Extract:

-- Opening Marker --

Both evaluate.py (fine-tuned model) and ablation.py (base model) evaluate the model under four conditions:
| Condition | Image Input | Prompt | Purpose |
|---|---|---|---|
| A: Full System | Real satellite image | Includes coordinates | Baseline performance |
| B: Vision Only | Real satellite image | Coordinates stripped | Measures visual reasoning without GPS hints |
| C: Blind LLM | Gaussian noise (512x512) | Includes coordinates | Tests coordinate memorization (no vision) |
| D: Sensor Conflict | Real satellite image | Mismatched coordinates | Tests whether model trusts vision or coordinates |
Condition D: Mismatch Logic¶
The script deliberately feeds coordinates from the opposite category:
- HIGH images receive LOW coordinates
- LOW images receive HIGH coordinates
- MEDIUM images receive HIGH coordinates
This stress-tests the model's ability to reason from visual evidence when coordinate telemetry is misleading.

-- Closing Marker --

Records drawn from a data source:
-- Opening Marker --

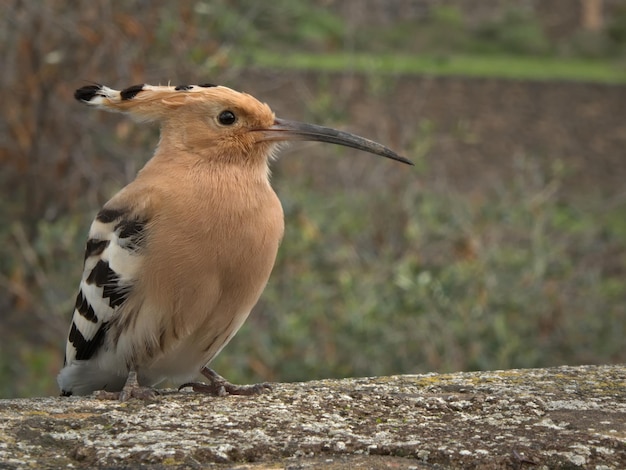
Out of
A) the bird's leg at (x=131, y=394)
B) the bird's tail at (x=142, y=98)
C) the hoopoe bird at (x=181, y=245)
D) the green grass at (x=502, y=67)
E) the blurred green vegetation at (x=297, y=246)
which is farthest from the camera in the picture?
the green grass at (x=502, y=67)

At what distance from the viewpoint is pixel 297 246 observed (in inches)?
196

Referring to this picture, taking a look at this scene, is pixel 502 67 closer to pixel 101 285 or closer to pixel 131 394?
pixel 101 285

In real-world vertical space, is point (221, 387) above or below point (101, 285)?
below

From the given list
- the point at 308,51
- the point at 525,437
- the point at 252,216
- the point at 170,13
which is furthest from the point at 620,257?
the point at 308,51

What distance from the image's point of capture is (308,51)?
1495cm

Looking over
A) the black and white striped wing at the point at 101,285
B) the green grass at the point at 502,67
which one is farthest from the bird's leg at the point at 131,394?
the green grass at the point at 502,67

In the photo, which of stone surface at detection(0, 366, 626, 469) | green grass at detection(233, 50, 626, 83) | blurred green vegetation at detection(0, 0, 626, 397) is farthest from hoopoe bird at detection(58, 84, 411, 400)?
green grass at detection(233, 50, 626, 83)

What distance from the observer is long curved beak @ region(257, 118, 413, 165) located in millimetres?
2850

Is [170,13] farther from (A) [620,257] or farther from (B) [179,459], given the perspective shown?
(B) [179,459]

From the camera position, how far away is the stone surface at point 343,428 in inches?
71.8

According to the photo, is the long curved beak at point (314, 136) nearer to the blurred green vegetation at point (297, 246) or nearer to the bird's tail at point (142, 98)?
the bird's tail at point (142, 98)

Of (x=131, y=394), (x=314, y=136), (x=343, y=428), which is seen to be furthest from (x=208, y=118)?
(x=343, y=428)

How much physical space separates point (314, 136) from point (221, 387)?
69cm

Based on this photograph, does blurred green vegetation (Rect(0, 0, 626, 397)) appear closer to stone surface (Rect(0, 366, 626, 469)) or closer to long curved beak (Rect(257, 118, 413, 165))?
long curved beak (Rect(257, 118, 413, 165))
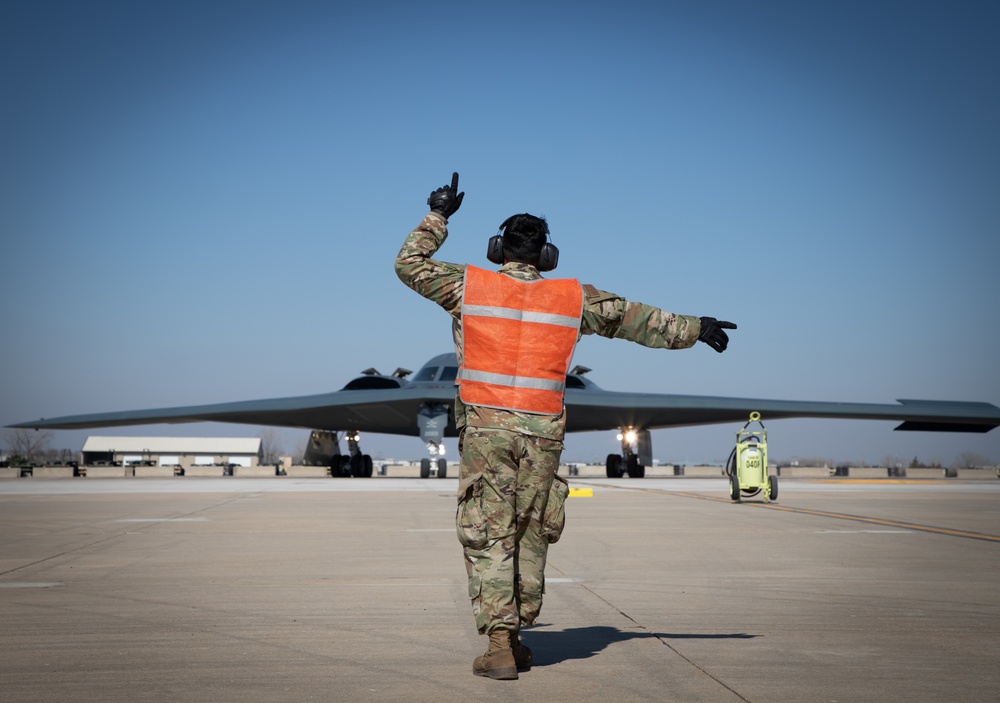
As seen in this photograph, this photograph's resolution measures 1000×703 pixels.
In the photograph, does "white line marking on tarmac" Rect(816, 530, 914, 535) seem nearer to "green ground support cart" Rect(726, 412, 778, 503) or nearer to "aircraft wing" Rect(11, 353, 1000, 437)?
"green ground support cart" Rect(726, 412, 778, 503)

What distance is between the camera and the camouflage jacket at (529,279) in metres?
4.34

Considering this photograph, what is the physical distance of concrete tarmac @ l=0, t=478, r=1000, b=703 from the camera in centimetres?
356

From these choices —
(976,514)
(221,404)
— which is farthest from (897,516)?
(221,404)

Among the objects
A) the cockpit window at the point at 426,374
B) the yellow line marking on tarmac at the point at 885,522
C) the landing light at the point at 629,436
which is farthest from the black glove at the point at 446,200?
the landing light at the point at 629,436

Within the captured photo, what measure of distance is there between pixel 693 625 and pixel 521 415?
1.50 meters

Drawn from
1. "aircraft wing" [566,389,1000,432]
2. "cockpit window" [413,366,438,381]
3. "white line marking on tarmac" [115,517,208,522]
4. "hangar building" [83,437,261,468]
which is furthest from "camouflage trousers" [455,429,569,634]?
"hangar building" [83,437,261,468]

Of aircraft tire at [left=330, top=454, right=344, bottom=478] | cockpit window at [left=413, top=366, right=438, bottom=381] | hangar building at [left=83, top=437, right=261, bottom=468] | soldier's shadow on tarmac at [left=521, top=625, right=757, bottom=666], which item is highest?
cockpit window at [left=413, top=366, right=438, bottom=381]

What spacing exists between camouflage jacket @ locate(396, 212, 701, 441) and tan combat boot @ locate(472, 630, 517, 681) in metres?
0.90

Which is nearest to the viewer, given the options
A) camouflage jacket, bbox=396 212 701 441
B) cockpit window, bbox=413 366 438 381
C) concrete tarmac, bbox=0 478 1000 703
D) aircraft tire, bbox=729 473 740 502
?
concrete tarmac, bbox=0 478 1000 703

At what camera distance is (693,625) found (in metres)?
4.80

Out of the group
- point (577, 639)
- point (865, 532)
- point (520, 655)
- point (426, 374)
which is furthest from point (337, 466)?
point (520, 655)

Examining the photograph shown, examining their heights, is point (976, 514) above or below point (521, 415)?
below

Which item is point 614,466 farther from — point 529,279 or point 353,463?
point 529,279

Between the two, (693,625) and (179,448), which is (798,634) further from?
(179,448)
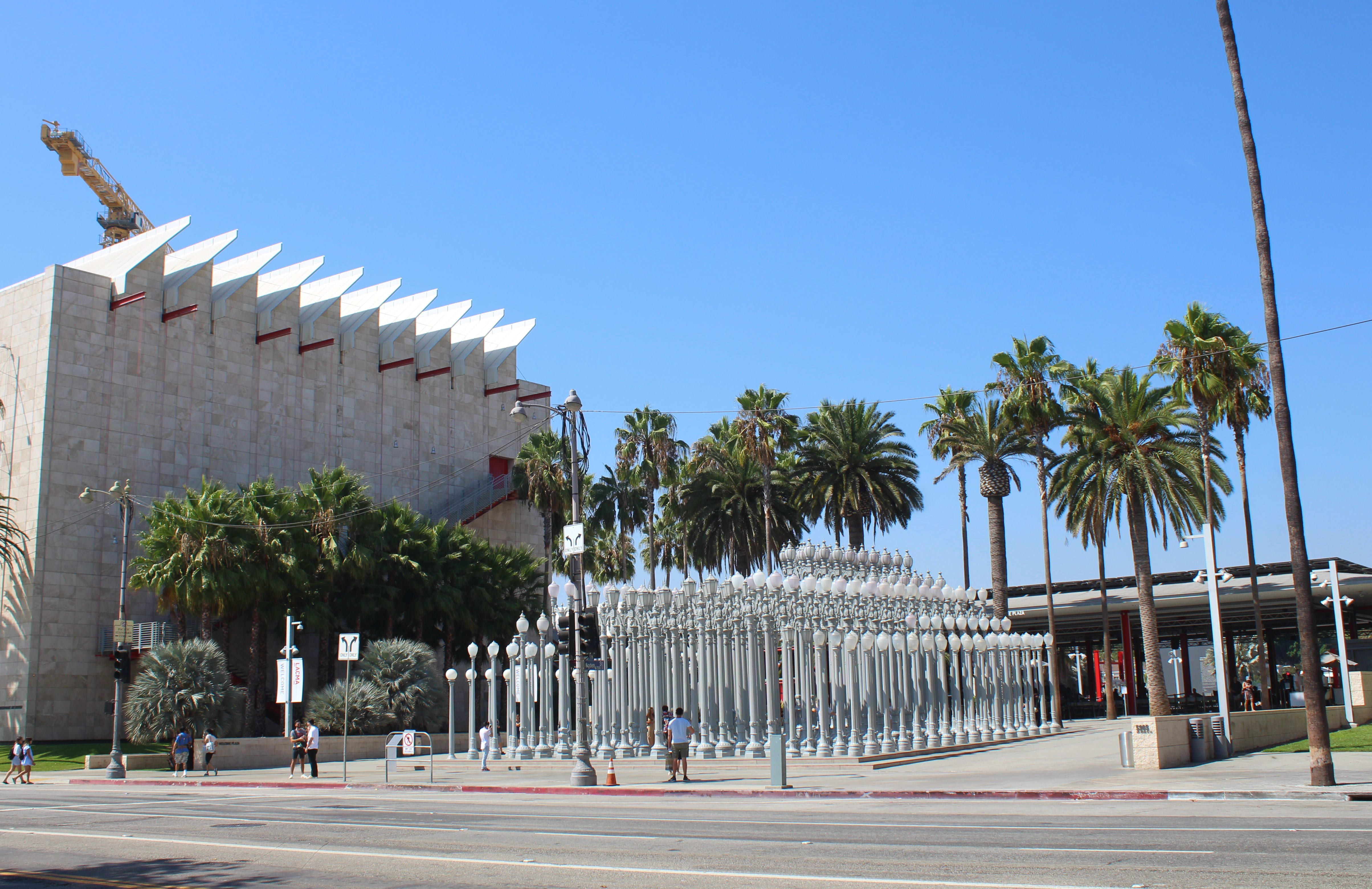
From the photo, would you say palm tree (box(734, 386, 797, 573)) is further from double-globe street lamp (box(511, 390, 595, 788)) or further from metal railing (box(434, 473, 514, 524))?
double-globe street lamp (box(511, 390, 595, 788))

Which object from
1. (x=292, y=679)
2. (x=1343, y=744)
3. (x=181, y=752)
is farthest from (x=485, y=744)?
(x=1343, y=744)

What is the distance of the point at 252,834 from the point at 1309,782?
16165mm

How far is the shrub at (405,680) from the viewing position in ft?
141

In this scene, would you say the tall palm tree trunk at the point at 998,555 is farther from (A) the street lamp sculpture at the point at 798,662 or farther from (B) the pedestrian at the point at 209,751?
(B) the pedestrian at the point at 209,751

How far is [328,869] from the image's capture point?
10.8 m

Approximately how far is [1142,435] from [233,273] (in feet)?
133

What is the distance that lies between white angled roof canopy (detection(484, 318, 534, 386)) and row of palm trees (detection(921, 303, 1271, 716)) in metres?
28.5

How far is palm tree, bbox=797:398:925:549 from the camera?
5338 cm

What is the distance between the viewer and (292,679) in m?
31.8

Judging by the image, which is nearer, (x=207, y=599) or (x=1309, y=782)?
(x=1309, y=782)

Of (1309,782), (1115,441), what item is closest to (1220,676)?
(1309,782)

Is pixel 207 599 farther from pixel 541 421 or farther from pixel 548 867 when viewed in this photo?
pixel 548 867

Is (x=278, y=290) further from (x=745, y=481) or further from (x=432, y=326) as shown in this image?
(x=745, y=481)

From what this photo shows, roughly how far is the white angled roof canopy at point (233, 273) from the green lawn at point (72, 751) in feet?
64.7
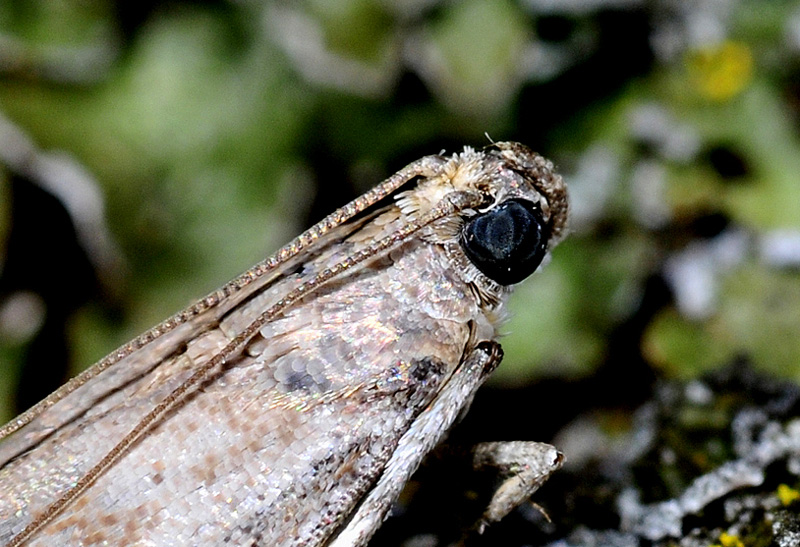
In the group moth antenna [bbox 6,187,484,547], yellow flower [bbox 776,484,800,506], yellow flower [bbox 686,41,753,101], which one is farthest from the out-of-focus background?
moth antenna [bbox 6,187,484,547]

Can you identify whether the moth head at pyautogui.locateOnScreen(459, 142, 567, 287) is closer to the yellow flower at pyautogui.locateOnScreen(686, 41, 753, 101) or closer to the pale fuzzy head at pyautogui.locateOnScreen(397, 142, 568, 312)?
the pale fuzzy head at pyautogui.locateOnScreen(397, 142, 568, 312)

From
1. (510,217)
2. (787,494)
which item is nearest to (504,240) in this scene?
(510,217)

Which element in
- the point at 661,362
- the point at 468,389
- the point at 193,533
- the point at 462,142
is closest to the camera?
the point at 193,533

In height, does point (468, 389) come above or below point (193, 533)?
above

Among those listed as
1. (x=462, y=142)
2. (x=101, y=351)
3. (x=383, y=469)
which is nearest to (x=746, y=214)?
(x=462, y=142)

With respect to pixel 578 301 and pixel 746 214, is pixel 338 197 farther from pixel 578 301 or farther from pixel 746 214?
pixel 746 214

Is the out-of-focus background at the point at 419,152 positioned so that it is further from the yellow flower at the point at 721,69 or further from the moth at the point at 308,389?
the moth at the point at 308,389
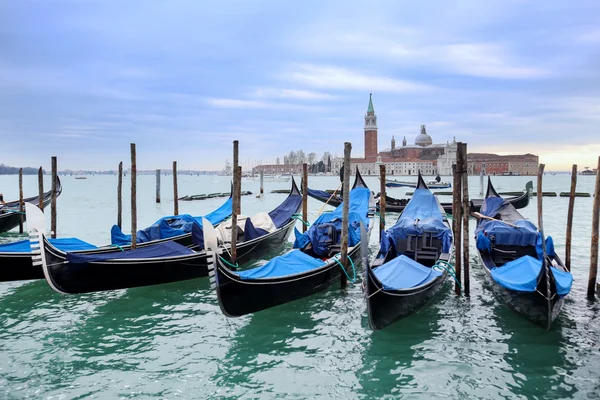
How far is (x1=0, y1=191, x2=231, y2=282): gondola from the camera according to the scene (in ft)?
18.4

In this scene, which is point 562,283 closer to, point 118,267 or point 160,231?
point 118,267

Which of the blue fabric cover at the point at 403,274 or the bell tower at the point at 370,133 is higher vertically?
the bell tower at the point at 370,133

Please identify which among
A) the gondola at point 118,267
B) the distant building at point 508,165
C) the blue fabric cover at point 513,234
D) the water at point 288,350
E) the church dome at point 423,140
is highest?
the church dome at point 423,140

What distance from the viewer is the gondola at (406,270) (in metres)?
4.27

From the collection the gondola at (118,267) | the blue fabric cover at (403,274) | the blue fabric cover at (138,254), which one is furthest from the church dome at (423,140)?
the blue fabric cover at (403,274)

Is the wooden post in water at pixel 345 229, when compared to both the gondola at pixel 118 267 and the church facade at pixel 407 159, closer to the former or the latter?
the gondola at pixel 118 267

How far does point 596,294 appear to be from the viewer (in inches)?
A: 212

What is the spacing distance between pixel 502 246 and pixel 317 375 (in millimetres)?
3665

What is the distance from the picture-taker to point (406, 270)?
5.00 metres

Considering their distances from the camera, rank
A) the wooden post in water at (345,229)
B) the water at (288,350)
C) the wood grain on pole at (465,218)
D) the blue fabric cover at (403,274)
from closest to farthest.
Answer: the water at (288,350) < the blue fabric cover at (403,274) < the wood grain on pole at (465,218) < the wooden post in water at (345,229)

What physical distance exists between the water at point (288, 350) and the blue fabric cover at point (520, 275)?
0.40 m

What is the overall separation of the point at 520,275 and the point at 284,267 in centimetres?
236

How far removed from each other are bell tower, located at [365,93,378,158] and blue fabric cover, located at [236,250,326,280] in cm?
7577

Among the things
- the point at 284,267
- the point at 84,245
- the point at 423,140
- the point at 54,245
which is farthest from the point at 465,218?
the point at 423,140
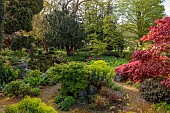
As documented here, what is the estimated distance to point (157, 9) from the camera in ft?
66.1

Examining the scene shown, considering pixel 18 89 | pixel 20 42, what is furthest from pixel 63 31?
pixel 18 89

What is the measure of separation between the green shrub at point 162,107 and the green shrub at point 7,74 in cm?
559

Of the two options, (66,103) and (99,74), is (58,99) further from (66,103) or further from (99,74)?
(99,74)

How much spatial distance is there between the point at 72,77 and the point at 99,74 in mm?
1014

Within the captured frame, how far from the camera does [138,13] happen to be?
20.9 m

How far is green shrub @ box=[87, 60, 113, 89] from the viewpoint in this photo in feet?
26.5

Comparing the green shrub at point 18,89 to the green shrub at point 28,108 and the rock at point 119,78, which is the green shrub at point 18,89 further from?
the green shrub at point 28,108

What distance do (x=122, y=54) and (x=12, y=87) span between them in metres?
14.2

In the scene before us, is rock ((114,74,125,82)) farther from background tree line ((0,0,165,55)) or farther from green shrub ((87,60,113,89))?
background tree line ((0,0,165,55))

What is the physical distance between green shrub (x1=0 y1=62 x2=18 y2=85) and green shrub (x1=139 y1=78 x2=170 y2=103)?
16.4 ft

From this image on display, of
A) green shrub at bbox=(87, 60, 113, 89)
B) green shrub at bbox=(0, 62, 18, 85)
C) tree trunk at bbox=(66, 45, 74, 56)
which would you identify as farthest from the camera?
tree trunk at bbox=(66, 45, 74, 56)

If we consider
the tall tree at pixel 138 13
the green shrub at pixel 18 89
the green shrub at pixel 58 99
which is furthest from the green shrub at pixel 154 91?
the tall tree at pixel 138 13

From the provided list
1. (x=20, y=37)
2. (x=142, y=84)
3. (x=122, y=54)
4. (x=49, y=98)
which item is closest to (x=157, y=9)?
(x=122, y=54)

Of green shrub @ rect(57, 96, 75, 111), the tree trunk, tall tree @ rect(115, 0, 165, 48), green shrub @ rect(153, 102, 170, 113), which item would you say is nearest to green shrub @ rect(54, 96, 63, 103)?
green shrub @ rect(57, 96, 75, 111)
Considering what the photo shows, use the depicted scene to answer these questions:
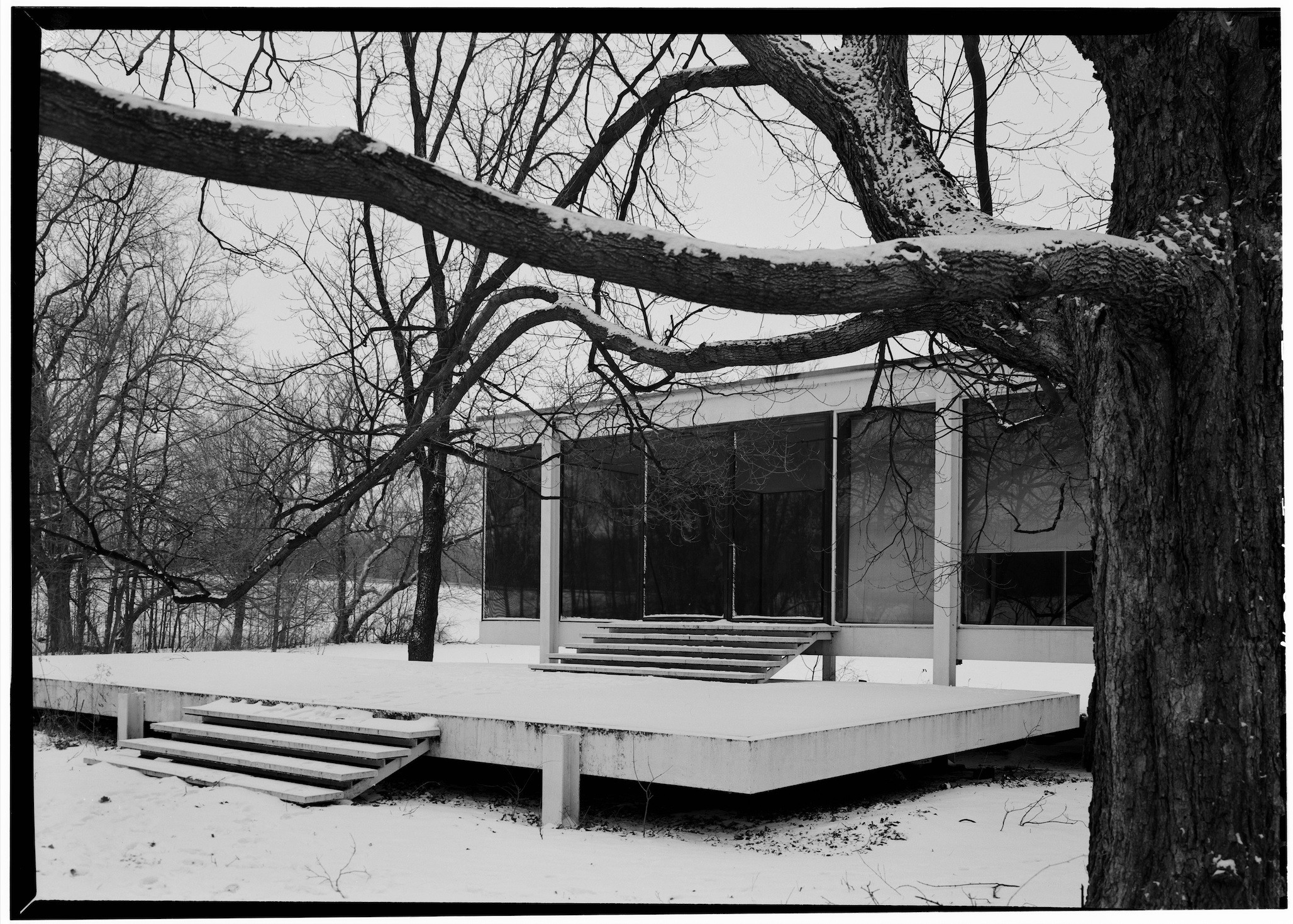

-- Closing Marker --

Parts of the exercise:
1. Summarize the passage on the four evaluation conditions in two sentences.
2. Write the next part of the passage on the four evaluation conditions, picking up after its final sentence.

Responses:
1. Both evaluate.py, for the fine-tuned model, and ablation.py, for the base model, evaluate the model under four conditions: a full system with a real satellite image and coordinates, vision only with coordinates stripped, a blind LLM given Gaussian noise with coordinates, and a sensor conflict with mismatched coordinates. For the sensor conflict, the script deliberately feeds coordinates from the opposite category to stress-test whether the model can reason from visual evidence when coordinate telemetry is misleading.

2.
Condition C: Gaussian Noise¶
The noise image is a deterministic 512x512 random RGB array seeded with np.random.seed(42). Using Gaussian noise rather than a blank image prevents the model from defaulting to "ocean" for featureless inputs.
Metrics¶
For conditions A, B, and C: per-class recall and precision for HIGH, MEDIUM, and LOW, plus overall accuracy. For condition D: ratio of visual-trust (correct) versus coordinate-trust (failure).
Post-quantization evaluation (Q4_K_M GGUF)¶
The same 4-condition protocol can be run against the quantized GGUF model via llama.cpp's HTTP server (evaluate.py --quantized-model). This isolates accuracy loss from quantization.
| Condition | Fine-tuned (FP16) | Q4_K_M GGUF | Δ (quantization) |
|---|---|---|---|
| A: Vision + GPS coords | 58.3% | 55.0% | −3.3 pp |
| B: Vision only (no coords) | 65.0% | 63.3% | −1.7 pp |
| C: Blind LLM (noise+coords) | 43.3% | 28.3% | −15.0 pp |
Sensor conflict (Condition D): coordinate-trust failure improves slightly from 16.7% (FP16) to 15.0% (Q4_K_M). Quantization does not degrade GPS robustness.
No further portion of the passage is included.